Inventing tracing-based antidebugging tricks is even more essential for the second way of tracing. CUP386 /7, and more known, debuggers like Liu TaoTao’s TR and tracers like Jauming Tseng’s IceUnp emulate every instruction instead of executing it. HackStop tries to kick these by checking emulation bugs. For example, TR 2.53 treats 386+ instructions like BT as a NOP.

These tools do often not produce working executables, but memory snapshots while the program is unpacking. Usually these snapshots are made using the timer interrupt or hardware breakpoints. HackStop tries to detect these programs on their hooked interrupts. Martin Malik’s hAWeD! protection even disables interrupt 13h, but this approach would slow down concurrent processes.

Seldom described in protector documentation is the relatively new technology by EliCZ to use Windows-specific breakpoints to dump protected programs. Currently, HackStop does not contain tricks against EliCZ’ EDump program which makes use of this technology. The problem is that EDump operates on ring0-level while HackStopped programs are ring3. EDump can not be removed by the HackStop decryptor without harming Windows. At the moment that this documentation is written, all protectors that claim to kick EDump do not.

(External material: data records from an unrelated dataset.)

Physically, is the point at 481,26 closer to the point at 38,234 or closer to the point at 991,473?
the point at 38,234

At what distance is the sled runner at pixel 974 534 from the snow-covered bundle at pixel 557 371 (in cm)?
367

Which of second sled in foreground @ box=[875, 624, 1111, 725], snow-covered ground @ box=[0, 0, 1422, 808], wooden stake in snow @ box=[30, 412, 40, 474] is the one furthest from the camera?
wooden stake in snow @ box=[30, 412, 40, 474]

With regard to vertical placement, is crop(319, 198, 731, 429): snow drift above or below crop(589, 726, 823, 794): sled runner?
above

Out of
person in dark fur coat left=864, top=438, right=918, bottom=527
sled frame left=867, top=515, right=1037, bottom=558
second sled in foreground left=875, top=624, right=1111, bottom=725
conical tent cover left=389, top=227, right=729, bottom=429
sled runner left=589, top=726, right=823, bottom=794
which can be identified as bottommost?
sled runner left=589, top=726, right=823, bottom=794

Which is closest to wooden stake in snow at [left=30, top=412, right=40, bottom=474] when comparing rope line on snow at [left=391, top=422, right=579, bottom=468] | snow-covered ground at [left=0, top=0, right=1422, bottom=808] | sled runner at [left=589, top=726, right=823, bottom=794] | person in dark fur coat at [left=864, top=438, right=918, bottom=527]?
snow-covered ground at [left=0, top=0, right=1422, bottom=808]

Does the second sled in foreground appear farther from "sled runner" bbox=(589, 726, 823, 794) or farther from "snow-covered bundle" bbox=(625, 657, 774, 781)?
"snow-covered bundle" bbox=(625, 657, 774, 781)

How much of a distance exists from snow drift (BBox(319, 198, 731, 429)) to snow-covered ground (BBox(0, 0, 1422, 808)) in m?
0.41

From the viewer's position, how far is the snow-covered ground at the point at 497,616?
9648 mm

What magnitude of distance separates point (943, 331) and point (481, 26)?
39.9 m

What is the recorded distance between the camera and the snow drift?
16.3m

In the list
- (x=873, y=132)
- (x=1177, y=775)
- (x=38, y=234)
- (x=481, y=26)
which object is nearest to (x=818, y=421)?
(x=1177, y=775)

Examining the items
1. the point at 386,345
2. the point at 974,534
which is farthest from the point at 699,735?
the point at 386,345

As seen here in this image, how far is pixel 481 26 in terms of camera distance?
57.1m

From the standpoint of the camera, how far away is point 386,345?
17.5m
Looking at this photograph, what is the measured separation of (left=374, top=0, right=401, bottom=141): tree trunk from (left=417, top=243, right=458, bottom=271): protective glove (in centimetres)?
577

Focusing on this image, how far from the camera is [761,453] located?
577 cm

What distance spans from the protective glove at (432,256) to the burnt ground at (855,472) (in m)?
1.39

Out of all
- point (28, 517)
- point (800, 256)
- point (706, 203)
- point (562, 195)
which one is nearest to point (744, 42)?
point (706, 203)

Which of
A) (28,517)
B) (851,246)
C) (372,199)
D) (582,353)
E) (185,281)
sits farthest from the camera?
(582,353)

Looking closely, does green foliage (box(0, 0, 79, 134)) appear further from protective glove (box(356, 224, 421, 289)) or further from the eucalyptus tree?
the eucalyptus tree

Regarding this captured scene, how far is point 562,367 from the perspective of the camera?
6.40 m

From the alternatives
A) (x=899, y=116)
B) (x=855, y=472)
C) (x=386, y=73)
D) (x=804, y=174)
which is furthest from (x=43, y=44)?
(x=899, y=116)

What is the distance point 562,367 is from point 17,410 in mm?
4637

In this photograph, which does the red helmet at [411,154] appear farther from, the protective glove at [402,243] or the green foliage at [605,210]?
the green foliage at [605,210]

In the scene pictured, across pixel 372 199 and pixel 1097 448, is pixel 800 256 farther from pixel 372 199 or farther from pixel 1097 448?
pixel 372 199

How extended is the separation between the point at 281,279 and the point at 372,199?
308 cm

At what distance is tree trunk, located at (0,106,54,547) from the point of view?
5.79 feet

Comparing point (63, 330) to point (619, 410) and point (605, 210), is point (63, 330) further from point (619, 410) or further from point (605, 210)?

Hardly a protection, HackStop after five years still contains the infamous, often simulated "opcode encryption", alias Nebelbombs. Even TEU, Ciphator and PELockNT are full of this anti-disassembling code. The so-called Nebelbombs take up about 25% of the amount of bytes of a HackStop decryptor. In fact Nebelbombs are just harmless instructions which jump to a location within another opcode. This causes the HackStop decryptor to be difficult to disassemble using tools like IDA or Sourcer 7 by V Communications. However, tools like MOW and AHCR (by ROSE SWE) exist to replace some Nebelbombs with NOP instructions. Needless to say, that if a hackstopped programs is "edited" by tools like MOW or AHCR it won’t run anymore!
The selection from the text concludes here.